AKP'den Davutoğlu için ihraç kararı

AKP'den Davutoğlu için ihraç kararı

AKP MYK Davutoğlu ve 3 kişinin daha ihracını istedi.

AKP MYK’da Ahmet Davutoğlu, Selçuk Özdağ, Ayhan Sefer Üstün ve Abdullah Başçı’nın tedbirli olarak partiden kesin ihraç istemiyle Merkez Disiplin Kurulu'na sevkine oy birliğiyle karar verildi. 

AKP'den yapılan açıklamada "Ak Parti Merkez Yürütme Kurulu’nun 02.09.2019 tarihinde yapılan toplantısında, Ahmet Davutoğlu, Selçuk Özdağ, Ayhan Sefer Üstün ve Abdullah Başcı’nın tedbirli olarak Partiden Kesin ihraç istemiyle Merkez Disiplin Kuruluna sevkine oy birliğiyle karar verilmiştir." denildi.

DİSİPLİN SÜRECİ BAŞLADI

AKP'den ayrılıp parti kurma çalışmalarına başlayan kadrolar hakkında beklenen karar çıktı.

Bu akşam toplanan AKP Merkez Yürütme Kurulu Ahmet Davutoğlu ve Ayhan Sefer Üstün'ün de aralarında bulunduğu 4 politikacı için kesin ihraç talebiyle talebiyle disiplin süreci başlattı.

Ahmet Davutoğlu ile AKP arasında son zamanlarda giderek tırmanan bir siyasi polemik yaşanıyordu. Davutoğlu son olarak kendisini "hain" olmakla suçlayan AKP'lilere "eski defterleri açarsak insan yüzüne çıkmamazlar" demişti.

Diğer yandan AKP resmi Twitter hesabı Ahmet Davutoğlu'nu takipten çıkardı.

SELÇUK ÖZDAĞ'DAN AÇIKLAMA

İhraç kararı istenenler arasında bulunan Selçuk Özdağ sosyal medya hesabından yaptığı açıklamada "Solcuların döneği, sağcıların haini hiç bitmiyor. En ufak bir eleştiri veya farklı değerlendirme olduğu zaman hemen davaya ihanet veya davadan dönmek etiketini yapıştır gitsin. Son dönemlerde AK Parti'nin içerisinde olduğu durum da bunun en tipik örneği." ifadelerine yer verdi.

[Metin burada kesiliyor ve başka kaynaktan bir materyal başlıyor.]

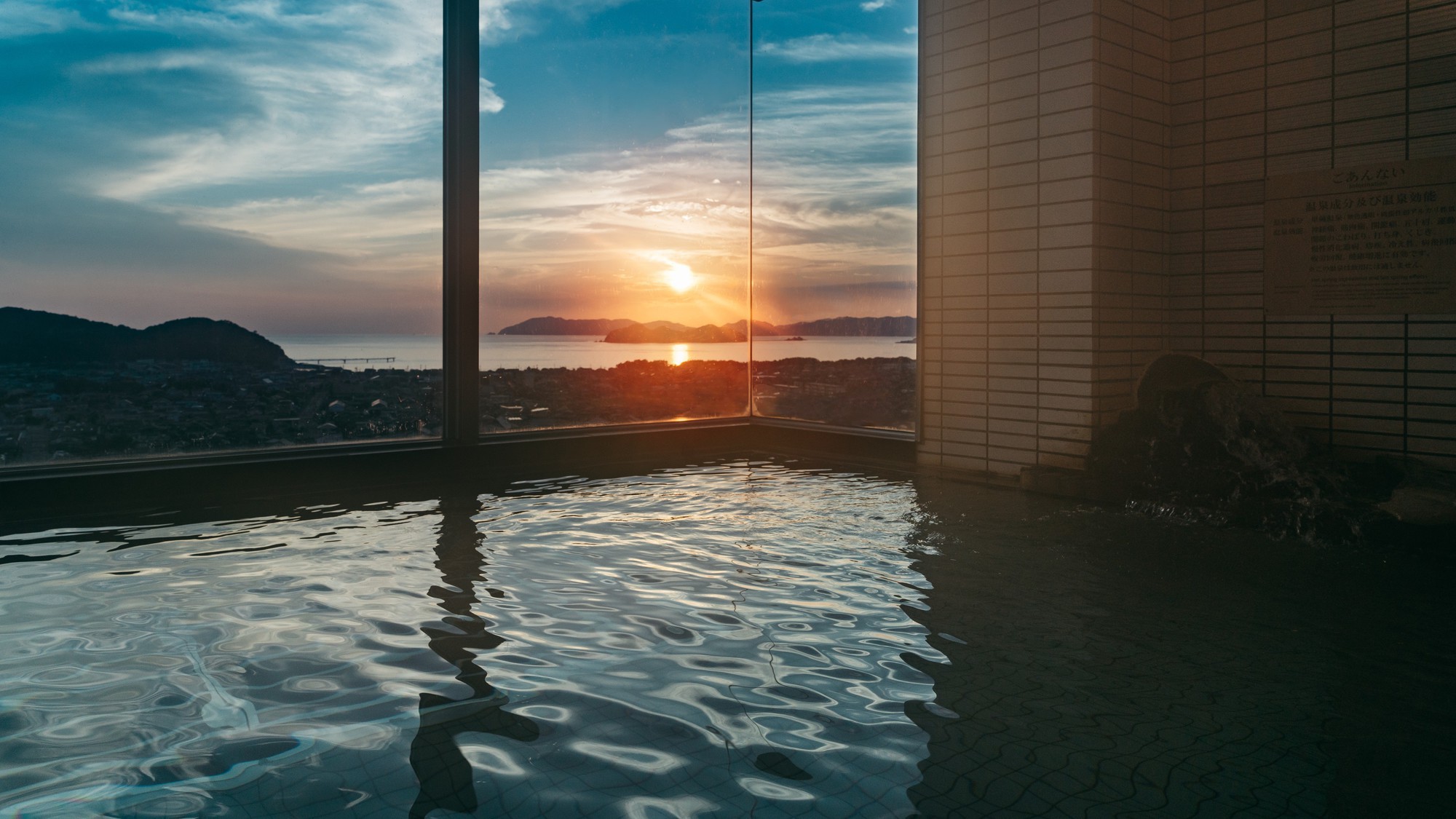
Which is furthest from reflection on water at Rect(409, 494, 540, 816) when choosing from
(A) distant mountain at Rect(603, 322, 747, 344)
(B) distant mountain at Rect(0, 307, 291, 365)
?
(A) distant mountain at Rect(603, 322, 747, 344)

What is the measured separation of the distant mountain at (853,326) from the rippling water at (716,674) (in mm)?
2119

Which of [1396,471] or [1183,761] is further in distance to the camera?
[1396,471]

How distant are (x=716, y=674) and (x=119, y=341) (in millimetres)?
3531

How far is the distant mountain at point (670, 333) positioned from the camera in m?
6.07

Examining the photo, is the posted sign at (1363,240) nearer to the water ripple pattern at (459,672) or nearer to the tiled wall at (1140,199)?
the tiled wall at (1140,199)

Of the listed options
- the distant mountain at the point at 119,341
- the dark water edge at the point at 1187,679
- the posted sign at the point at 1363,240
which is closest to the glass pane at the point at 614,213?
the distant mountain at the point at 119,341

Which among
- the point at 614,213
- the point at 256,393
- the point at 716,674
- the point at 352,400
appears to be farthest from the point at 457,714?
the point at 614,213

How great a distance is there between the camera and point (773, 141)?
6371 millimetres

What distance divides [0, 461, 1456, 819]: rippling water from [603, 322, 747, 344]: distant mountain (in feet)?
9.28

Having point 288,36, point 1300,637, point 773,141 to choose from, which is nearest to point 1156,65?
point 773,141

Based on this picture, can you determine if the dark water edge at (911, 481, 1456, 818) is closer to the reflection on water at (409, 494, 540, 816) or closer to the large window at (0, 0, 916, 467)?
the reflection on water at (409, 494, 540, 816)

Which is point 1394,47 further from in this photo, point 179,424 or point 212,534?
point 179,424

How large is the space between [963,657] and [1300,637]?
2.81 ft

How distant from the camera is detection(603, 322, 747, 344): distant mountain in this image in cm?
607
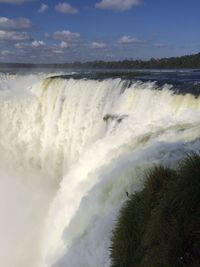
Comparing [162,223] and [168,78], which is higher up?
[168,78]

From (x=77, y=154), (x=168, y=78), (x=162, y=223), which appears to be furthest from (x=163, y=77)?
(x=162, y=223)

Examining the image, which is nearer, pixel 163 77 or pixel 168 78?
pixel 168 78

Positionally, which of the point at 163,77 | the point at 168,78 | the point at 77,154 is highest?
the point at 163,77

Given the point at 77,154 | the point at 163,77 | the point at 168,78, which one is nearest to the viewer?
the point at 77,154

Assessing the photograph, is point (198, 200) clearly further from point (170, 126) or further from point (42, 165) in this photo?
point (42, 165)

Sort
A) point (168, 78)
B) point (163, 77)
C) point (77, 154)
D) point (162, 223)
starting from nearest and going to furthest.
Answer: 1. point (162, 223)
2. point (77, 154)
3. point (168, 78)
4. point (163, 77)

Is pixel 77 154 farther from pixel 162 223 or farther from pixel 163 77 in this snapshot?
pixel 162 223

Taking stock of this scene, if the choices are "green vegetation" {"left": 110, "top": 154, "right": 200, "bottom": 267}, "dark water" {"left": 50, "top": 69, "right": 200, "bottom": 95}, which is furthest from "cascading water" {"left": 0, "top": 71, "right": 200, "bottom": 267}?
"green vegetation" {"left": 110, "top": 154, "right": 200, "bottom": 267}

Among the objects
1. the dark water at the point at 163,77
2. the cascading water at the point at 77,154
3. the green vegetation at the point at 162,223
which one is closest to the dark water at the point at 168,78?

Özdağ "Birşeylerin ters gittiğini, yanlış işlerin olduğunu söyleyenler dışlanıyor. Seçmen sandıkta net mesajlar veriyor ve bu mesaj maalesef algılanmıyor. “Seni kılıcımla düzeltirim ya Ömer!” mucibince bir tavır takınıyorsun davaya ihanet ile suçlanıyorsun. Dost acı söyler"; "Haksızlıklar karşısında susan dilsiz şeytandır" düşüncesiyle fikirlerini ifade ediyorsun hakarete varan pespayelikler ile muhatap oluyorsun.Halbuki ortada bir dava varsa; davaya ihanet edenler doğru bildiklerini söyleyenler ve bunu haykıranlar değil, yapılan her yanlışa alkış tutanlardır.Türk Milletinin vekili olmak gibi yüce bir görevi yerine getirmek yerine modaya bazı isimlere ne kadar hakaret edersem o kadar yaranırım çukuruna düşmüş ve iki kelime yazmaktan acizlere söylenecek başka sözümüz yoktur. Son sözümüz yine bu minvalde olsun: Dost acı söyler" sözlerini dile getirdi.